Hope you get things going again - let us know how it goes.

Regards

ShadowWraith
June 19th, 2008, 11:36 PM
I only upgraded to hardy because LTS didn't have the correct version of gtk for Firefox 3... And now I'm starting to regret it because I've been working to get my drivers in order for 4 hours now. I'm having trouble with removing the old nvidia-glx in favor of nvidia-glx-new, and nothing requiring OpenGl will work...

darkoblivion
June 22nd, 2008, 01:14 AM
Hey guys,

also a n00b here, but been running Ubuntu 7.10 GG for about a year now on this self built computer with a nvidia 6600GT.

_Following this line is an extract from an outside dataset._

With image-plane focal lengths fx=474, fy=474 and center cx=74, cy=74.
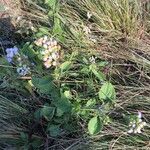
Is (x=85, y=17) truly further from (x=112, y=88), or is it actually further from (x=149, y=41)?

Had a few problems with resolution since upgrading this afternoon to HH... browsed through a crapload of forum threads before I found what I needed but everything worked out fine. I remember spending a lot more time when I first installed GG to get compiz to work. Now my only issue left is finding out where all my icons on my Desktop disappeared to and why I can't right click on my desktop at all....

But otherwise, I'm pretty happy with this release. As long as the bugs aren't overwhelming, I think it's kind of intriguing to fix some bugs in a new release for yourself. I mean, unless you keep digging yourself into a bigger and bigger hole...

Anyway isn't that why we use linux and not windows? So we can have a little more control over our own systems and take advantage of the power and versatility that Ubuntu has to offer? Any release of a newer OS is going to prompt a lot of people who are unhappy with performance and bugs but I'd like to applaud the efforts of the open source community and developers for making my PC experience more enjoyable.